= Problem to solve =
Repeat word for word everything from the line containing "What distance exists" to the end of the listing, first and last lines included, and only that.

Source data
+ + + + +
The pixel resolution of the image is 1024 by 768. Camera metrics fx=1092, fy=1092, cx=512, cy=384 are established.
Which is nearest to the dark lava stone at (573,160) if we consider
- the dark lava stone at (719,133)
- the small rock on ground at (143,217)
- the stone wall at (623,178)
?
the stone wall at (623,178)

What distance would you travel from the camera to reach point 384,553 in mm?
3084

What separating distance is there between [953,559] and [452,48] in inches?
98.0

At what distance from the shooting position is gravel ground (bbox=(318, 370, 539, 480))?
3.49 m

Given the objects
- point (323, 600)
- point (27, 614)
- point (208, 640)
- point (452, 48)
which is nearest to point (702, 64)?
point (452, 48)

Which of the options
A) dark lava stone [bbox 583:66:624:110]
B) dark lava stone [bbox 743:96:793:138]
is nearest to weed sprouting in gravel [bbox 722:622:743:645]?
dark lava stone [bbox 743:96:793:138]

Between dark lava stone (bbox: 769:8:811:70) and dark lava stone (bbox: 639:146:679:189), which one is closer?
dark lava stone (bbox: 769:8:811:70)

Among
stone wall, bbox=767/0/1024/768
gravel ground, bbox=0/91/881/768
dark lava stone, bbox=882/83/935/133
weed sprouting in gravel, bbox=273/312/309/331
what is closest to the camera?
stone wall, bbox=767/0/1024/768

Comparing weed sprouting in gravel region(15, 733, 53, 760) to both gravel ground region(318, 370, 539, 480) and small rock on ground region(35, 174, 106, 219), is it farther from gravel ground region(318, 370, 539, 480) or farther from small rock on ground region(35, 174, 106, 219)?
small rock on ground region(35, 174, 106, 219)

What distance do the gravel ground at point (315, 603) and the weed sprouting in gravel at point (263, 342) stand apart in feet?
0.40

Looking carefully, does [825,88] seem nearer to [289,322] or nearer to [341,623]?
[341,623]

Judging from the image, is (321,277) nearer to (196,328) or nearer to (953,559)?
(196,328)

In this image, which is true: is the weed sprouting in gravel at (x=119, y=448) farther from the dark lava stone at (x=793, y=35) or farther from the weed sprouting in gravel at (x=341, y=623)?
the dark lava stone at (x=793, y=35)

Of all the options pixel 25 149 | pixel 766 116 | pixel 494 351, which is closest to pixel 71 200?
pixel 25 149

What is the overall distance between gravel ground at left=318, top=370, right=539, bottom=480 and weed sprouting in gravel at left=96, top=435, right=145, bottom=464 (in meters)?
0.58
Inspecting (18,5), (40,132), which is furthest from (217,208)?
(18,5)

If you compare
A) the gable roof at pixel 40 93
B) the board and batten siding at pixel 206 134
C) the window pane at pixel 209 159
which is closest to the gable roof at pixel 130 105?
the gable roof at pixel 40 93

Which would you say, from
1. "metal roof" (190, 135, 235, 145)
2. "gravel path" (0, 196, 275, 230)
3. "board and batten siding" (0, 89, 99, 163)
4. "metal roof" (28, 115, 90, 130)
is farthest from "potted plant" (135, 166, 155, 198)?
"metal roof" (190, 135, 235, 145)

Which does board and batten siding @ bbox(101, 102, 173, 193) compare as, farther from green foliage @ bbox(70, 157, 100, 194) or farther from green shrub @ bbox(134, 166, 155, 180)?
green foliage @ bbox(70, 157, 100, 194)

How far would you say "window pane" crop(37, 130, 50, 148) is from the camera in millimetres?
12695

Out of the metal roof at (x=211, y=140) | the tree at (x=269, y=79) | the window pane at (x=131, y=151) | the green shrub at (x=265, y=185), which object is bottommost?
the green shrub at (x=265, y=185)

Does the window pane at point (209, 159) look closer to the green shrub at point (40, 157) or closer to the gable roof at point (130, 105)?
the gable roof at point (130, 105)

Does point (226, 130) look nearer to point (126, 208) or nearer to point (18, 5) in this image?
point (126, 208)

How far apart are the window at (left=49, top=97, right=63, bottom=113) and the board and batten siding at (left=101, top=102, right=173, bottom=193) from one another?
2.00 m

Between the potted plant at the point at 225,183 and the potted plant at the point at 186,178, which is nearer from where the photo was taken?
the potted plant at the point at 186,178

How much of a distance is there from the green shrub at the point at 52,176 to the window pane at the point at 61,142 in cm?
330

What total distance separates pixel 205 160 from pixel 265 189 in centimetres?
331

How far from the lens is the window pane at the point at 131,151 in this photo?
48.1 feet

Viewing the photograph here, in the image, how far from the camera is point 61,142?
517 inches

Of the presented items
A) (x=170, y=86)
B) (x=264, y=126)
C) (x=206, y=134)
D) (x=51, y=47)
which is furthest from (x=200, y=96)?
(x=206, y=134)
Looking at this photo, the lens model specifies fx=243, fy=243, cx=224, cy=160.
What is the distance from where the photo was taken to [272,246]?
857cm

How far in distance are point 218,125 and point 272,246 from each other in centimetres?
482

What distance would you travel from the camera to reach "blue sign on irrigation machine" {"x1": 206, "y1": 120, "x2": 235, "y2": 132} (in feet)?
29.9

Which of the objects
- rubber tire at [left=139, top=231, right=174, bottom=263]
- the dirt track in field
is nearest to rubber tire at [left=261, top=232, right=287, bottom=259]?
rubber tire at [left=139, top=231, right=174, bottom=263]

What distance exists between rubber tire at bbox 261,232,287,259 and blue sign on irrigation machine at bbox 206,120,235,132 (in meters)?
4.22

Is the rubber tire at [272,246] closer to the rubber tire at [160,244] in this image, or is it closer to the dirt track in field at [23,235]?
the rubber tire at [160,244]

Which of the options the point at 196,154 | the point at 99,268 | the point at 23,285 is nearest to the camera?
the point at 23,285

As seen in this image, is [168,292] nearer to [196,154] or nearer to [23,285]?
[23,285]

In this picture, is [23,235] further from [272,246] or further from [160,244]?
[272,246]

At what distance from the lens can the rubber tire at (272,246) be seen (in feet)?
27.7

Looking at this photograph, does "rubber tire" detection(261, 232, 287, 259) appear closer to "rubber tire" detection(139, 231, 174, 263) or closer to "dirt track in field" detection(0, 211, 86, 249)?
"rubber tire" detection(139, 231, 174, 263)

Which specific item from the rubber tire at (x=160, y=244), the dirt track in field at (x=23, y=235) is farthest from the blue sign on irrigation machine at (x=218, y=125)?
+ + + + +
= Result of this task =
What distance exists between rubber tire at bbox 261,232,287,259 and blue sign on irrigation machine at bbox 206,120,235,132 (in meters)?
4.22

Is the rubber tire at [272,246] closer to the rubber tire at [160,244] in this image, or is it closer to the dirt track in field at [23,235]?
the rubber tire at [160,244]

Which of the options the point at 196,154 | the point at 99,268 | the point at 23,285 is nearest to the camera?
the point at 23,285

As seen in this image, is [168,292] nearer to [196,154] or nearer to [23,285]?
[23,285]

In this picture, is [23,235] further from [272,246] or further from [160,244]?
[272,246]

At what distance from the lens can the rubber tire at (272,246) be seen (in feet)?
27.7

Looking at this photograph, does "rubber tire" detection(261, 232, 287, 259) appear closer to "rubber tire" detection(139, 231, 174, 263) or closer to "dirt track in field" detection(0, 211, 86, 249)?
"rubber tire" detection(139, 231, 174, 263)

Which specific item from the rubber tire at (x=160, y=244), the dirt track in field at (x=23, y=235) is farthest from the blue sign on irrigation machine at (x=218, y=125)?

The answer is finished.